A Study on the Best Classification Method for an Intelligent Phishing Website Detection System

Nor Hapiza Mohd Ariffin; Muhammad Imtiaz Mohamed Iqbal; Marina Yusoff; Nurul Akhmal Mohd Zulkefli

doi:10.37934/araset.48.2.197210

Authors

Nor Hapiza Mohd Ariffin Faculty of Business, Sohar University, Sohar, Oman
Muhammad Imtiaz Mohamed Iqbal Software Engineering Department, Motorola Solutions, Malaysia
Marina Yusoff Institute for Big Data Analytics and Artificial Intelligence (IBDAAI), University Teknologi MARA (UiTM), Selangor Darul Ehsan, Malaysia
Nurul Akhmal Mohd Zulkefli Dhofar University, Oman

DOI:

https://doi.org/10.37934/araset.48.2.197210

Keywords:

Phishing, classification algorithms, intelligent systems, machine learning

Abstract

It is impossible to imagine our lives without the internet, but it has also meant that malicious acts such as phishing can be carried out anonymously. Phishers use social engineering or fake websites to trick their victims into giving them personal information such as credit card numbers, bank passwords and other sensitive information. However, the number of phishing attacks has increased significantly in the last year and current methods of detecting phishing are ineffective. This study focuses on identifying features of phishing websites, evaluating the best dataset and method for applying machine learning classification algorithms, and developing a prototype phishing detection system using the best classification algorithm model. In this study, the decision tree, logistic regression, and machine learning classification algorithm (k-nearest neighbours) were investigated. In this study, the waterfall methodology of system development life cycle (SDLC) was used.
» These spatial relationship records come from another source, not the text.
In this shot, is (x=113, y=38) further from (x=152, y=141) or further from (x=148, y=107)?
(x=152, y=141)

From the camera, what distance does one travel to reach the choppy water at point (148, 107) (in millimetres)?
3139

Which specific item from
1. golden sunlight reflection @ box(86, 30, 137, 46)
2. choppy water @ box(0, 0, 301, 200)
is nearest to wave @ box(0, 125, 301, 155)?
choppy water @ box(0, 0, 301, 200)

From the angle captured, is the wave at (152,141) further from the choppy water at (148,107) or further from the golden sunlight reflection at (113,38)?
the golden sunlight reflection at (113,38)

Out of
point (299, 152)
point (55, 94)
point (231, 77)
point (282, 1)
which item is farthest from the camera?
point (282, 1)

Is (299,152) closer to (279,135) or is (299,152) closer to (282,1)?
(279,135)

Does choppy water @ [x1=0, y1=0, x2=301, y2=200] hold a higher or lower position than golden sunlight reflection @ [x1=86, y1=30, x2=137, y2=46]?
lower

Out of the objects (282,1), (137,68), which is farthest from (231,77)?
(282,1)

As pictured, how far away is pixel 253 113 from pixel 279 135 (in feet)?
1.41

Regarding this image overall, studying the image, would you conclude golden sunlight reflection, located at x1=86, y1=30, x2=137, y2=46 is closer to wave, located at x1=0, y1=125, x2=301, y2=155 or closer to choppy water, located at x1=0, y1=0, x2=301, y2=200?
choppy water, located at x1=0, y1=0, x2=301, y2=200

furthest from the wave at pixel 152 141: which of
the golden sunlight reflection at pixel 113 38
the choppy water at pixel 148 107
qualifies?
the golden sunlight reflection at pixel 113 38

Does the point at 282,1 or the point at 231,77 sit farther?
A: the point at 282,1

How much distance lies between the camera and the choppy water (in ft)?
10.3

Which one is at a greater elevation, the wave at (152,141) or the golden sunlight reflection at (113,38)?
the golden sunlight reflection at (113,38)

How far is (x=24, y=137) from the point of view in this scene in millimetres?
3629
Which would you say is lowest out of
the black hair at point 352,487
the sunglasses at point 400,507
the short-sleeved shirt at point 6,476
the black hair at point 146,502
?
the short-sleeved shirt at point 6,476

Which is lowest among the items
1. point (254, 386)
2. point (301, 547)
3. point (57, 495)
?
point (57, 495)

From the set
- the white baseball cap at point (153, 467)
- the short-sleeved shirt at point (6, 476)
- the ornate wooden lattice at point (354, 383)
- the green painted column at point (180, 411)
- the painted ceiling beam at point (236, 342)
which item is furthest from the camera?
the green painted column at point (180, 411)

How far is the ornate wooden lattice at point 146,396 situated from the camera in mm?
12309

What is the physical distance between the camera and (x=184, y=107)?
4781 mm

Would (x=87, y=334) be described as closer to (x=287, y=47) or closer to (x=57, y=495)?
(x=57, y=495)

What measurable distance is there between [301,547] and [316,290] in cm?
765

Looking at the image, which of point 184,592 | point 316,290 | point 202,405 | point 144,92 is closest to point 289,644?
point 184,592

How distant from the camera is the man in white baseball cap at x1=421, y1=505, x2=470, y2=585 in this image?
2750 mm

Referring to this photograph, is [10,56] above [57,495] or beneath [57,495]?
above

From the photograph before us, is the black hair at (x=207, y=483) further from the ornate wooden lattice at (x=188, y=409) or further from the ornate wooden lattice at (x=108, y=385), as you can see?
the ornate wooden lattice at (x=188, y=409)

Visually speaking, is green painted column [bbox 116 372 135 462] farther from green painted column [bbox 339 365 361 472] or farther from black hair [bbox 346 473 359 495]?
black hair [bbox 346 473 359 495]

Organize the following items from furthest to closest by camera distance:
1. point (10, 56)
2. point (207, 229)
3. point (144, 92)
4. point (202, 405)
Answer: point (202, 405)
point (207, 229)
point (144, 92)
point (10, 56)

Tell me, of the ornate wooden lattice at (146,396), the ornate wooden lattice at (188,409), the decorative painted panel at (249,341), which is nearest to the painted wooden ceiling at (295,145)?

All approaches, strategies, tools and relevant theories were explored to provide an overview and understanding for this study. An extensive literature review was conducted to develop the model and problem statement. Data was collected through an open-source licenced website. In addition, the data was pre-processed before training and building the model to ensure that no noisy data was present. The parameters of the three models, K-nearest neighbours, decision tree and logistic regression, were adjusted to obtain the best possible model result. The models were then evaluated against the confusion matrix, accuracy, precision, recall, f1 score and decision tree to determine the best classification model for phishing and legitimate websites. The models are fine-tuned with the best parameters for each to achieve an optimal result for phishing detection. After evaluating each model, the decision trees were found to be the most accurate in classifying phishing websites with an accuracy of 95%. In the future, the system can be improved through different approaches such as Deep Learning and a fully developed web-based system that can be used in the real world.